According to a study conducted by Harrison in 2003, exposure to ideal-body images on television made college-aged men and women believe that a smaller waist and hips, and either a larger bust or a smaller bust were the ideal female body type. Despite the outcome of this study, there has been much research done that has looked at how the ideal female body has changed over time through a more historical lens.

Some of the earliest known representations of the female body are the ‘Venus figurines’, which were small statues dated back around 25,000 years ago in Europe. These figurines portray women’s bodies as pear-shaped with large breasts and a large stomach. This larger female figure was idealized because it was seen as a symbol of fertility. In Ancient Greece, many of the same standards of having a rounder female body still remained but there was more of an emphasis on the face as being the main source of beauty which led to symmetrical faces becoming the new major beauty standard of the time. During the Renaissance period, a curvy female body with round and flushed cheeks was the ideal and was constantly portrayed by famous male artists of the time. Many of these artists did not actually use real female models as inspiration and instead perpetuated these beauty standards throughout their art (The List 2017).

The image of the ideal woman continued to be portrayed artistically as curvy and voluptuous up through the 17th and 18th centuries. This emphasis on curviness ended up becoming so profound that corsets were designed to accentuate a woman’s curves by holding in their waist while enhancing and supporting her breasts (Howard 2018). The corset was originally introduced in the early 1500s and quickly became popular among the French court. Makeup was also introduced around the same time when Queen Elizabeth I came into power and there was a trend towards donning paler skin with a dramatic red lip in order to convey a wealthier status. The Victorian Era, which ran from 1837 to 1901, made it so that women were expected to dress more modestly and they were considered beautiful if they were pale, weak, and aligning with traditional gender norms (The List 2017).

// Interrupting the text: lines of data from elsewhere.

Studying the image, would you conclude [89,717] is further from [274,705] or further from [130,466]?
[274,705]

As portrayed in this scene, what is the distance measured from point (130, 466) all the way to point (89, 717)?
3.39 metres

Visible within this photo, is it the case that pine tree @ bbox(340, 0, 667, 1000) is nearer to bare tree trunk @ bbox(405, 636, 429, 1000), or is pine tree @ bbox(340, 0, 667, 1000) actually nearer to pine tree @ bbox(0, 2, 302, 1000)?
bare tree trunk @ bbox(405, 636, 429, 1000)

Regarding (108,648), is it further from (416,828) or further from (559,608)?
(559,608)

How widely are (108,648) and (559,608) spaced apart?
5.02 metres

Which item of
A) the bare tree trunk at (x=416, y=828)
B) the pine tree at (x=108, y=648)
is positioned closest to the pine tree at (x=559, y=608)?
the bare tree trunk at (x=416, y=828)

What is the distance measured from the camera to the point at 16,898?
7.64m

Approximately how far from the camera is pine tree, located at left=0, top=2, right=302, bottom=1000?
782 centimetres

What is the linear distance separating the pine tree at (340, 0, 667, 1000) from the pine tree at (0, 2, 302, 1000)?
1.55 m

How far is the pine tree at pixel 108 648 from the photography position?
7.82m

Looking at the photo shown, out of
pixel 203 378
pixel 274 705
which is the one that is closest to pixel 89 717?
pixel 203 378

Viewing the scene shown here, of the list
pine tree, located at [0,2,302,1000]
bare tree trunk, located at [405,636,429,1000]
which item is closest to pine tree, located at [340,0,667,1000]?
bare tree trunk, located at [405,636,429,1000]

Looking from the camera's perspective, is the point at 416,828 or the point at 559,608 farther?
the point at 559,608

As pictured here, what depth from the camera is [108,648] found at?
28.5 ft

In the 19th century, the idealized female body was much more curvaceous and voluptuous than in present times, but then in the 20th century, there was a great shift away from curviness and towards thinness. The 1920s came with the rise of the flappers, who were often depicted as slender and slim and this coincided with a rise in reported prevalence in disordered eating. Flappers often had short, boyish hair as well. This dramatic shift from the Victorian Era in women’s fashion was due to women gaining more rights in the United States and elsewhere, including gaining the right to vote in the US in 1920. The 1930s saw the Great Depression and women were held to much less of a beauty standard during this period since the US was in economic turmoil. The ideal body type became more round since it was a sign of wealth and nobody wanted to look like they were starving (The List 2017).

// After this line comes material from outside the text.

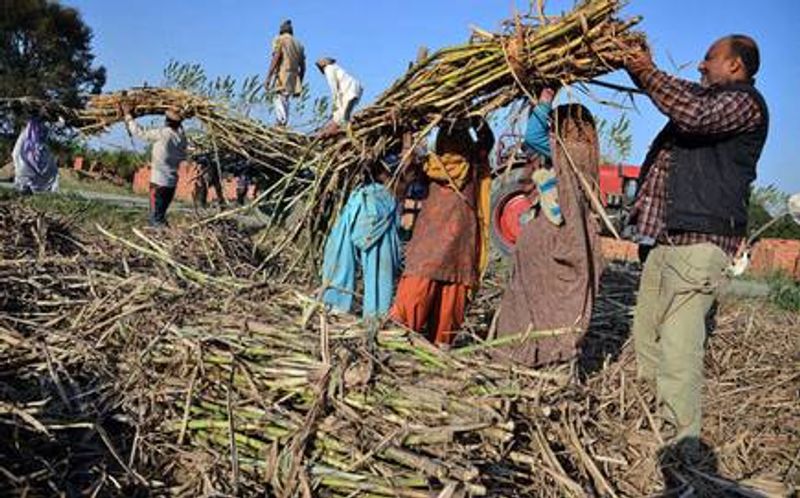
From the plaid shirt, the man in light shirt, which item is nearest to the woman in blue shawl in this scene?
the plaid shirt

In the 1940s and 1950s, a slender curviness was the ideal female body type and this coincided with the rise in popularity of pinup models and actresses like Marilyn Monroe as well as the start of the Playboy magazine. The 1960s and 1970s saw a shift back to the thin ideal female body due to the rise of British fashion model Twiggy and other slender models. There was also a rise in disordered eating patterns during the 1960s and 1970s which likely coincided with the notion that being thin was the most attractive (Howard 2018).

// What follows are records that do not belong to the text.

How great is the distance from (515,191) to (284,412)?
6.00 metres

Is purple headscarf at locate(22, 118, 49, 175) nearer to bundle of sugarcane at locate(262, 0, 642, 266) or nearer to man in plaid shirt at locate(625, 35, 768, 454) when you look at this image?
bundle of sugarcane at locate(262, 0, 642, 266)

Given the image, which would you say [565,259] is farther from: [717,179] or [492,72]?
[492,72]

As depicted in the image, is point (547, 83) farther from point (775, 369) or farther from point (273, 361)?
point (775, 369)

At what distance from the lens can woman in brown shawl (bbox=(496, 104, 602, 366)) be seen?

In the 1980s, there was much more of an emphasis on lean but athletic bodies and women were expected to fit into extremely narrow beauty standards. Then in the 1990s, skinny body types were back in fashion and were considered to be ‘heroin chic’, which again coincided with a dramatic rise in restrictive eating disorders. Despite this, the prevalence of obesity increased greatly in the 1990s and media focused on obesity tended to be negative and described these bodies as ‘unhealthy’ while skinny bodies in the media were applauded and celebrated (Howard 2018). 

The 2000s had many people with body-image and self-esteem issues that largely believed that to be skinny or thin was to be attractive. With the rise in technology and media in the 2000s, people started to become inundated with coded or even explicit messages about the ideal female body type and for those who did not fit into this ideal, the media created much anxiety and self-esteem issues. In the 2010s, there was a shift towards celebrating more diverse body types and greater body positivity. This was likely due to the rise of social media where people were constantly exposed to more diverse body types than they were in the past. The Kardashians were a large part of this shift towards more diverse body types. Social media, despite its ability to depict diverse body types, has been found to instill negative self-image in many people. As it stands now, the current female body ideal is curvaceous and there is growing acceptance of people in many different types of bodies (Howard 2018).